### Document segment
Smoke comes with the territory here in the American West, and farmers are learning to adapt. The wine industry is putting a lot of research into the topic, concerned about the impacts of smoke and continued hazy conditions in the region as we trudge through climate change.

We reached out to Tim Donahue for some wisdom on smoke and how it’s changing the winemaking realm. He runs Horse Thief, an outfit based in Walla Walla, Washington, that offers technical support and innovative solutions to wine industry players. Donahue says a lot of volatile compounds have been identified lately, which can help set thresholds for insurance and grape quality reasons. “A lot of great work has been done by the AWRI, UC Davis and ETS laboratories to find and standardize methods of analysis for reproducible results,” he says.

We sent Donahue a few more related questions and he offered some lengthy — sometimes sarcastic, as he’s known to be — insights. Read on for more.

Sip: How are wineries adapting to the new normal?

### Given data
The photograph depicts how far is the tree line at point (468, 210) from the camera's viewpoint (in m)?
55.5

### Exercise objective
Print the portion of the passage on smoke and the wine industry starting with "We sent Donahue" and going on through "the new normal?".

### Task result
We sent Donahue a few more related questions and he offered some lengthy — sometimes sarcastic, as he’s known to be — insights. Read on for more.

Sip: How are wineries adapting to the new normal?